→ **TASK**: Reproduce every one of the entries below word for word, omitting the pictures from your answer.

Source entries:
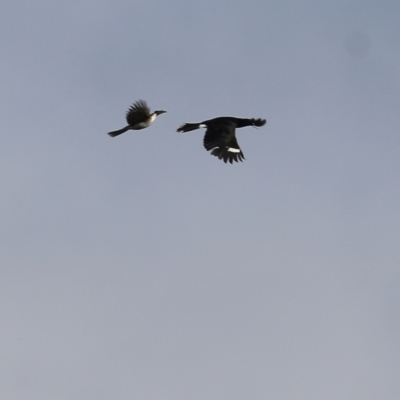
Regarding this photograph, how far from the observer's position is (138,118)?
30.7 m

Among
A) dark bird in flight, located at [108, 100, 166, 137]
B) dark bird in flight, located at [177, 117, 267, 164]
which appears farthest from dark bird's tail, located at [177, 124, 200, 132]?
dark bird in flight, located at [108, 100, 166, 137]

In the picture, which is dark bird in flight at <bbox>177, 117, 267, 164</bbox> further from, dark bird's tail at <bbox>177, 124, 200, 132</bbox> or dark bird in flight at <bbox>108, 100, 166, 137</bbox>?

→ **RESPONSE BELOW**:
Regarding this photograph, how far from the observer's position is (138,118)?
30.7 m

Among
A) dark bird in flight, located at [108, 100, 166, 137]
B) dark bird in flight, located at [177, 117, 267, 164]
which appears farthest from dark bird's tail, located at [177, 124, 200, 132]?
dark bird in flight, located at [108, 100, 166, 137]

In the picture, which is dark bird in flight at <bbox>177, 117, 267, 164</bbox> further from, dark bird's tail at <bbox>177, 124, 200, 132</bbox> or dark bird in flight at <bbox>108, 100, 166, 137</bbox>?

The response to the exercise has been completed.